[GIVEN PASSAGE — start]

The name Control Data Corp. is gone, but it should not be forgotten, because its history is legendary — perhaps like the Great Northern railroad, Pillsbury mills or Dayton’s department stores — with an impact far beyond its own life.

Sixty years ago this month — in July 1957 — the initial employee group began to raise money by calling on friends, relatives and strangers in presentations over lunch, at house parties and in any other possible way. By September 1957, they had received commitments for $1.2 million, double the amount anticipated in the prospectus. The state securities commissioner was dumbfounded. As he said, there was no product, no plant, no customers, no money and almost no employees. When the subscription was completed, he received calls from around the country asking: “Is this true?” It was, he told them, as he had approved the new company’s offering document, only eight pages long, and found no legal objection.

[GIVEN PASSAGE — finish]
[MATERIAL PROVIDED — start]

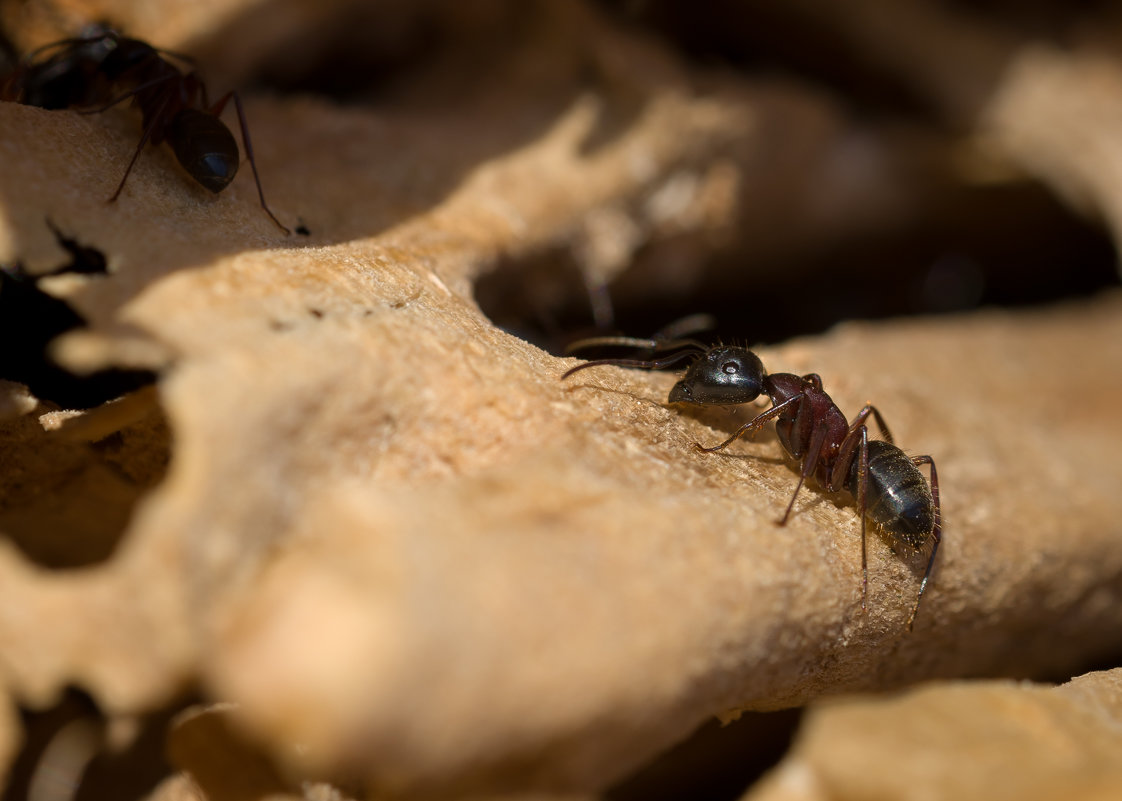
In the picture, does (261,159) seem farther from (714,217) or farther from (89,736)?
(714,217)

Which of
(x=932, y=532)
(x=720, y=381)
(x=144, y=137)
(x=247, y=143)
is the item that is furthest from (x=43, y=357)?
(x=932, y=532)

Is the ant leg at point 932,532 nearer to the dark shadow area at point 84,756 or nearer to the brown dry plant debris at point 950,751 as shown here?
the brown dry plant debris at point 950,751

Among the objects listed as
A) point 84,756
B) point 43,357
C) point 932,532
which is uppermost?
point 932,532

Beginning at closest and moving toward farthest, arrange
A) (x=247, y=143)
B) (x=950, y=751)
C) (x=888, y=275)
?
1. (x=950, y=751)
2. (x=247, y=143)
3. (x=888, y=275)

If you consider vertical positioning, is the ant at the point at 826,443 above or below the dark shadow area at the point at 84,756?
above

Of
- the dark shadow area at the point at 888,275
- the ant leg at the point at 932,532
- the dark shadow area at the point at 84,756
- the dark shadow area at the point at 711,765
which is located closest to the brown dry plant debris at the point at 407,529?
the ant leg at the point at 932,532

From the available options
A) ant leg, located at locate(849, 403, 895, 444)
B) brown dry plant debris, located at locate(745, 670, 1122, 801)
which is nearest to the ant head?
ant leg, located at locate(849, 403, 895, 444)

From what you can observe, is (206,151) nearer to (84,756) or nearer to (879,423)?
(84,756)
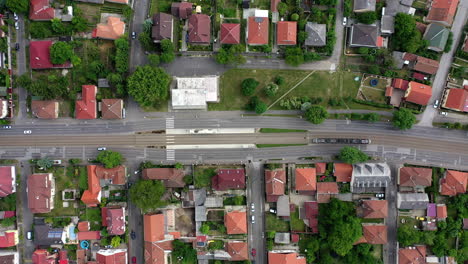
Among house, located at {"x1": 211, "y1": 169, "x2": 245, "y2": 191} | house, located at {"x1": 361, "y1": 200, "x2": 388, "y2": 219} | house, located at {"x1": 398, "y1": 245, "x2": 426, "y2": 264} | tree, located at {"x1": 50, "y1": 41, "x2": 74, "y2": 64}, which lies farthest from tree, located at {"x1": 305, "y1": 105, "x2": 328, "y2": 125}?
tree, located at {"x1": 50, "y1": 41, "x2": 74, "y2": 64}

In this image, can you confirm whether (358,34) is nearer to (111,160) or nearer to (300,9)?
(300,9)

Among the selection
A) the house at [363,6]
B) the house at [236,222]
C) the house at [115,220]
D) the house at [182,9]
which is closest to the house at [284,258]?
the house at [236,222]

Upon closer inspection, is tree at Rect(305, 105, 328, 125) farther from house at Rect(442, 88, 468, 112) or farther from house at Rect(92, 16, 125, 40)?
house at Rect(92, 16, 125, 40)

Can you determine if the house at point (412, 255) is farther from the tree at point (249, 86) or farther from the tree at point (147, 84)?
the tree at point (147, 84)

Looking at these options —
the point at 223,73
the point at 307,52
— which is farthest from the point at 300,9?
the point at 223,73

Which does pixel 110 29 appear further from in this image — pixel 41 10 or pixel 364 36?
pixel 364 36

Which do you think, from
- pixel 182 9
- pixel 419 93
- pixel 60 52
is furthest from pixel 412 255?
pixel 60 52
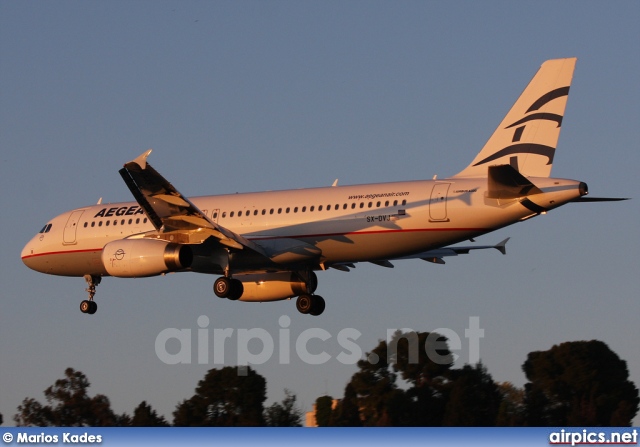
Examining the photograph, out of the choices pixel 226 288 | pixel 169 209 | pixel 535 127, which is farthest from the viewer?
pixel 226 288

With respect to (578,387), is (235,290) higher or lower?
higher

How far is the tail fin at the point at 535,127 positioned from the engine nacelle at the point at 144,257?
9.10 m

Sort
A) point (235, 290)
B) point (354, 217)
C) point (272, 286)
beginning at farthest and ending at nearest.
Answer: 1. point (272, 286)
2. point (235, 290)
3. point (354, 217)

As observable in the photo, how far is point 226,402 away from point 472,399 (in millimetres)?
13393

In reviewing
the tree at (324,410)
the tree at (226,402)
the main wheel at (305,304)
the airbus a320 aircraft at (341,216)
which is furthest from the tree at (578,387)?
the airbus a320 aircraft at (341,216)

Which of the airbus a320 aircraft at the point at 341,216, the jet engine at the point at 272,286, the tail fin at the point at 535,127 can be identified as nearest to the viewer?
the airbus a320 aircraft at the point at 341,216

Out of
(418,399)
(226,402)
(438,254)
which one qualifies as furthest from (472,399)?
(438,254)

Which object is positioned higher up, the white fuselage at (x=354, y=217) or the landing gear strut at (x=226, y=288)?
the white fuselage at (x=354, y=217)

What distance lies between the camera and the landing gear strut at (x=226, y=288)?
41.5 metres

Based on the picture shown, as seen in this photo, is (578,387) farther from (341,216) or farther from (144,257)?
(144,257)

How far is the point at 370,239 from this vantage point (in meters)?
39.4

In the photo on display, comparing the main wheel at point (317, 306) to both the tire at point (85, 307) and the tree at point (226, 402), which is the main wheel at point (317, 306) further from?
the tree at point (226, 402)

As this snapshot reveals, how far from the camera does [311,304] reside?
145ft

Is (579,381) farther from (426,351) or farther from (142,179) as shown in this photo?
(142,179)
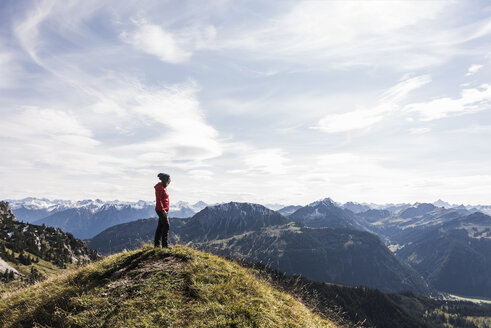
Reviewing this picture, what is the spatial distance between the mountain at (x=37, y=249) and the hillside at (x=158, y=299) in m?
132

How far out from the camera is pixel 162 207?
1452 cm

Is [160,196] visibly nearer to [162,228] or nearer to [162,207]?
[162,207]

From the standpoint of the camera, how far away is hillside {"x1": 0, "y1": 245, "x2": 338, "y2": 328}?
8719 mm

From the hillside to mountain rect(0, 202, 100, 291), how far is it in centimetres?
13238

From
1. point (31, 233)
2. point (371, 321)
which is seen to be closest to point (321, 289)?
point (371, 321)

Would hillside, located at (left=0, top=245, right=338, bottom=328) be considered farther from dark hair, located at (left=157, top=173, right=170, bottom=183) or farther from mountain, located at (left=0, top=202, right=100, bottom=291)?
mountain, located at (left=0, top=202, right=100, bottom=291)

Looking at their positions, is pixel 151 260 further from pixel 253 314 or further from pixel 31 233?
pixel 31 233

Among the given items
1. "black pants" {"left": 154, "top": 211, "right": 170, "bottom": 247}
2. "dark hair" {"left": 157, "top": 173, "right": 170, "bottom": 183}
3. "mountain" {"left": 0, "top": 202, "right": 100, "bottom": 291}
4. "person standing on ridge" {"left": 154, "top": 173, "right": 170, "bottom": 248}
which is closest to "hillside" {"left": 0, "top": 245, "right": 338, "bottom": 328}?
"black pants" {"left": 154, "top": 211, "right": 170, "bottom": 247}

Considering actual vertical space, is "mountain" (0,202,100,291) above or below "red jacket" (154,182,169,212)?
below

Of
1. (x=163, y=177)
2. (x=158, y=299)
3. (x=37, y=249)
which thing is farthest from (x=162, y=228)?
(x=37, y=249)

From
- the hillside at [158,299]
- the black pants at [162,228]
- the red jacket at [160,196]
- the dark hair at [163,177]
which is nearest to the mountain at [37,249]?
the hillside at [158,299]

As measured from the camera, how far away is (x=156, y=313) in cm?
870

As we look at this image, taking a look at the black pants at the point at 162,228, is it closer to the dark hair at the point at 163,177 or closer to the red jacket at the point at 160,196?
the red jacket at the point at 160,196

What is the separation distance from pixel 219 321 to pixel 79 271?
929 cm
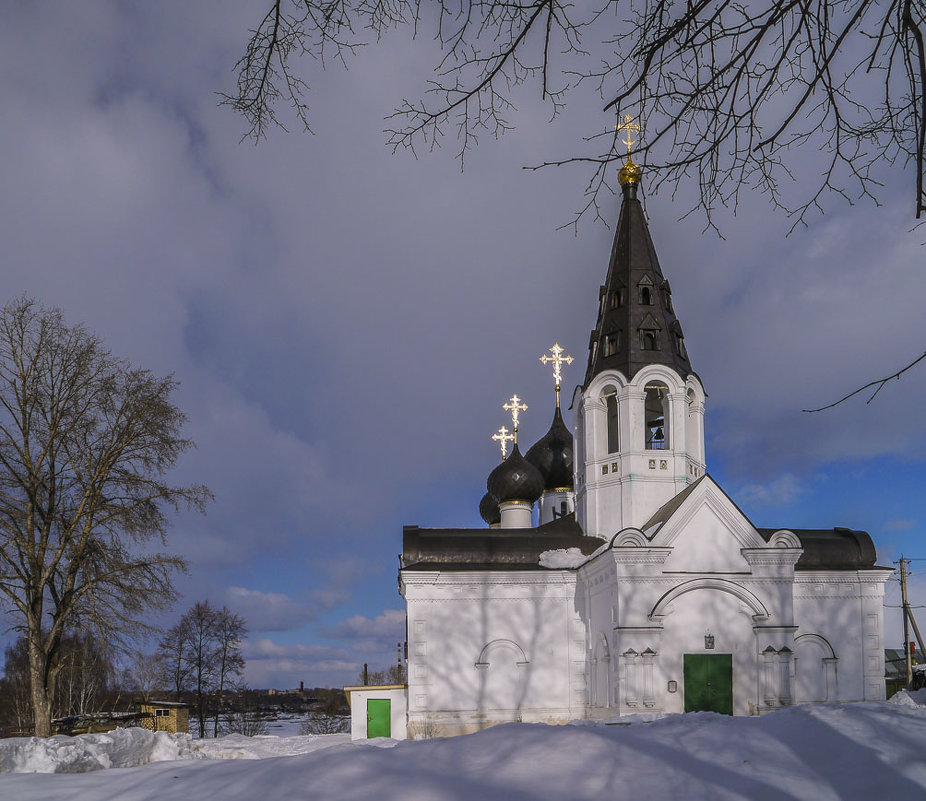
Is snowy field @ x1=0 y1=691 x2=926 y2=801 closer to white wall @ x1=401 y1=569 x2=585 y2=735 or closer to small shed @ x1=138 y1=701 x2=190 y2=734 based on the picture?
small shed @ x1=138 y1=701 x2=190 y2=734

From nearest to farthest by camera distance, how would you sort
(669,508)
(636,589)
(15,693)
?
1. (636,589)
2. (669,508)
3. (15,693)

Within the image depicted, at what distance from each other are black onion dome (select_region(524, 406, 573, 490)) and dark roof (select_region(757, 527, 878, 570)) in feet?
32.4

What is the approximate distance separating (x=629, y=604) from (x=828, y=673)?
17.8 ft

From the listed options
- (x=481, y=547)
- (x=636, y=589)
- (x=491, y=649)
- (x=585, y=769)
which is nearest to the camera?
(x=585, y=769)

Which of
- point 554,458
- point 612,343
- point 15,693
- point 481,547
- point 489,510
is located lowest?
point 15,693

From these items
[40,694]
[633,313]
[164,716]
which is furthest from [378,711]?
[633,313]

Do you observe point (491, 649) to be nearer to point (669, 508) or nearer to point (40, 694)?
point (669, 508)

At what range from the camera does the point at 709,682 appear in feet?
59.2

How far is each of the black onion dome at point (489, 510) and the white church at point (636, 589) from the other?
6.96 meters

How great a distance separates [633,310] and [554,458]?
878 centimetres

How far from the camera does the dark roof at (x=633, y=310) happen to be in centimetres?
2234

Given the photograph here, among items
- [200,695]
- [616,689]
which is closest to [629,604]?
[616,689]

[MATERIAL PROVIDED — finish]

**PROBLEMS TO SOLVE**
**a.** Condense the paragraph of the Control Data Corp. passage that begins "Sixty years ago this month" into a short bulleted list that keeps its main facts.
**b.** According to the Control Data Corp. passage, how long was the new company's offering document?
**c.** List every institution that the Control Data Corp. passage compares the company's legendary history to.

**PER-TASK OUTPUTS**
**a.**
- In July 1957, the first employees began raising money from friends, relatives and strangers at lunches, house parties and any other way they could.
- By September 1957, they had commitments for $1.2 million, double what the prospectus anticipated.
- The state securities commissioner was astonished, since there was no product, plant, customers or money and almost no employees.
- Callers from around the country asked him whether it was true. He confirmed it, since he had approved the eight-page offering document and found no legal objection.

**b.** It was only eight pages long.

**c.**
- The Great Northern railroad
- Pillsbury mills
- Dayton's department stores